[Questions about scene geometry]
────────

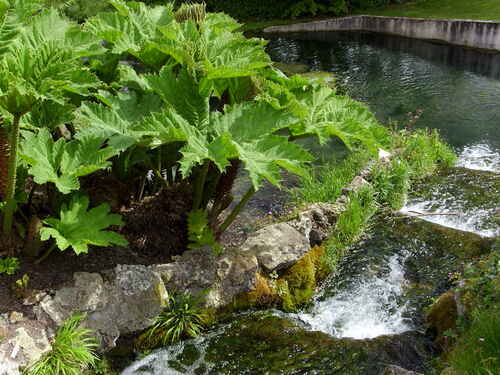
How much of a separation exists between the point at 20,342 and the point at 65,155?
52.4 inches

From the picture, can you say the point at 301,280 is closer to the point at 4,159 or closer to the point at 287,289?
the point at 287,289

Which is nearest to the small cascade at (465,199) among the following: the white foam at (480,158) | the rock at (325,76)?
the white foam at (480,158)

────────

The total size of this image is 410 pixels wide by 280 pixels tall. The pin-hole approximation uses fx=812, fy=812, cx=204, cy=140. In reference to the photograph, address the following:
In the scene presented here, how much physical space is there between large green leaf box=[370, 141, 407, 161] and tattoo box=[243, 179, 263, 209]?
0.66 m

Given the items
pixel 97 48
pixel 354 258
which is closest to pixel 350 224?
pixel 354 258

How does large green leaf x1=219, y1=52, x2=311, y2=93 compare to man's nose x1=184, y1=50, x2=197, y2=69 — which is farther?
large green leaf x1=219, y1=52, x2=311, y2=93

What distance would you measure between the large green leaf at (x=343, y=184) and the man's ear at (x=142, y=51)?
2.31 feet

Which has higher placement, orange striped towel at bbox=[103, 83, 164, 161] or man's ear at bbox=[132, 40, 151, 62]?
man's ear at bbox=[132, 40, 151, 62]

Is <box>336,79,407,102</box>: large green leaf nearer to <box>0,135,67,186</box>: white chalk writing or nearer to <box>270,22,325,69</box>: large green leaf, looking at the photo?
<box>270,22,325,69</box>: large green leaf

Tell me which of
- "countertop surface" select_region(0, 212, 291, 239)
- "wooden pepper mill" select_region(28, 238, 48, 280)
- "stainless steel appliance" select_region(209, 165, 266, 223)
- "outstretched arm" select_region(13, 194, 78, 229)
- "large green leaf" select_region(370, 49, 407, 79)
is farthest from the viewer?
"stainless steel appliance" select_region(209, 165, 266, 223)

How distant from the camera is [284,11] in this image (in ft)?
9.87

────────

### EXERCISE DETAILS
Report every line in the records above that contains the string "between", copying each such line in full.

### ANSWER
How much of a separation exists between the point at 20,342 and the point at 65,155?
In the scene presented here, how much physical space is there between large green leaf box=[370, 141, 407, 161] and tattoo box=[243, 179, 263, 209]?
What distance would you measure between the large green leaf at (x=343, y=184) and the man's ear at (x=142, y=51)?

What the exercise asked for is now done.